======== Task data
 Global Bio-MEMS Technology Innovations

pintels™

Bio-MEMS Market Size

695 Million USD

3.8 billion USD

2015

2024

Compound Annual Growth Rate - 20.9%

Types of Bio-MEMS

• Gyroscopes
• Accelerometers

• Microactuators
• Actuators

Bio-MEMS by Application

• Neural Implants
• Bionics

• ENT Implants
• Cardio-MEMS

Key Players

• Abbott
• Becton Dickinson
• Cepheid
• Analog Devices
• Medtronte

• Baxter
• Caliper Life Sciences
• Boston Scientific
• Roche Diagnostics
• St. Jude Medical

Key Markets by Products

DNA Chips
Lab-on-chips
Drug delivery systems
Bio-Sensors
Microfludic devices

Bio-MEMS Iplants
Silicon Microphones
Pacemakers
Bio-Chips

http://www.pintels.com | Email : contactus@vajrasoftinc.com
================
Your goal — Return each full line of the entries that contains the word "pintels".

Response area —
pintels™
http://www.pintels.com | Email : contactus@vajrasoftinc.com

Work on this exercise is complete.